EXERCISE.
Arrange the data below as a Markdown table with two columns, "Row" and "Line": number each row and give its line, skipping any blank lines. Leave the pictures out of the table.

EXCERPTED DATA.
◇ ◇ ◇ ◇
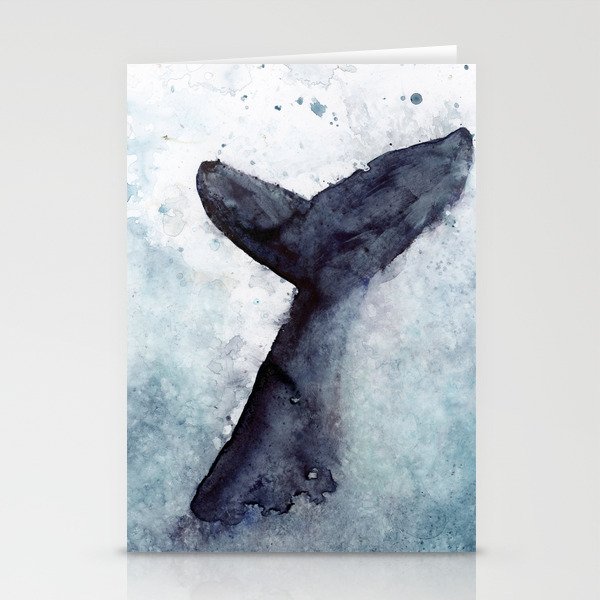 Whale of a Tale, Ocean Splashing Whale Tail Stationery Cards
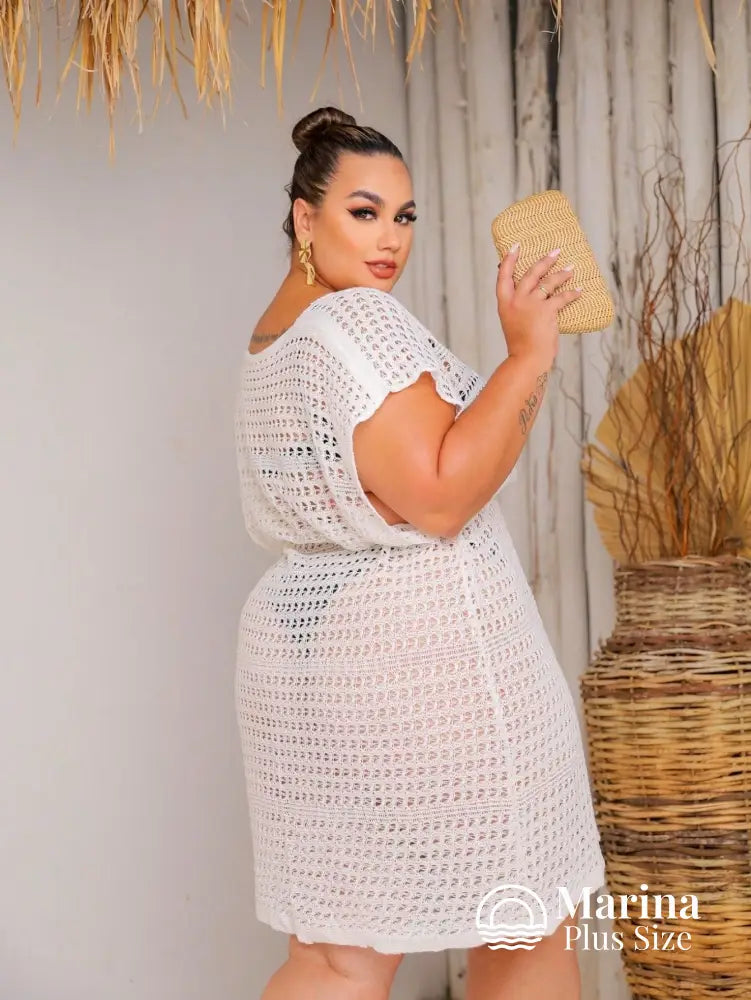 Saída De Praia Curta Crochê Caimento Leve Plus Size Bege / G Saída De Praia Curta Crochê Caimento Leve Plus Size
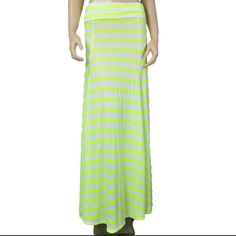 Jac Maxi Skirt Neon Yellow Striped Mermaid Boho Style Chic And Playful! New Without Tag 100% Organic Cotton Super Soft Size S Small Neon Yellow Off White Maxi Full Length Fold Over Waist Boho Style Bohemian Coachella Festival Hippie Reference Pt58 Green Stretch Maxi Skirt For Spring, Green Stretch Maxi Skirt For Summer, Green Stretch Skirt For Vacation, Fitted Green Maxi Skirt For Vacation, Yellow Stretch Skirt For Beach, Yellow Stretch Skirt For The Beach, Spring Stretch Yellow Maxi Skirt, Yellow Stretch Maxi Skirt For Spring, Yellow Summer Maxi Skirt For Day Out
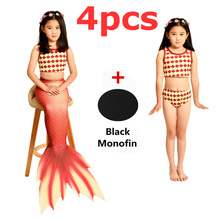 Girls New Big Mermaid Tail With Black Monofin Children Halloween Swimmable Cosplay Costumes Kids Swimsuits Beach Fancy Tails 2024 - buy cheap
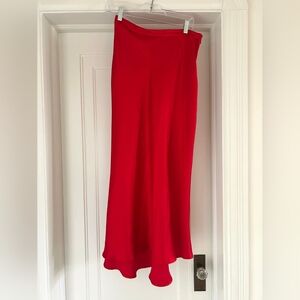 Zara Red Satin Skirt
◇ ◇ ◇ ◇
WORKED SOLUTION.
| Row | Line |
|---|---|
| 1 |  Whale of a Tale, Ocean Splashing Whale Tail Stationery Cards |
| 2 |  Saída De Praia Curta Crochê Caimento Leve Plus Size Bege / G Saída De Praia Curta Crochê Caimento Leve Plus Size |
| 3 |  Jac Maxi Skirt Neon Yellow Striped Mermaid Boho Style Chic And Playful! New Without Tag 100% Organic Cotton Super Soft Size S Small Neon Yellow Off White Maxi Full Length Fold Over Waist Boho Style Bohemian Coachella Festival Hippie Reference Pt58 Green Stretch Maxi Skirt For Spring, Green Stretch Maxi Skirt For Summer, Green Stretch Skirt For Vacation, Fitted Green Maxi Skirt For Vacation, Yellow Stretch Skirt For Beach, Yellow Stretch Skirt For The Beach, Spring Stretch Yellow Maxi Skirt, Yellow Stretch Maxi Skirt For Spring, Yellow Summer Maxi Skirt For Day Out |
| 4 |  Girls New Big Mermaid Tail With Black Monofin Children Halloween Swimmable Cosplay Costumes Kids Swimsuits Beach Fancy Tails 2024 - buy cheap |
| 5 |  Zara Red Satin Skirt |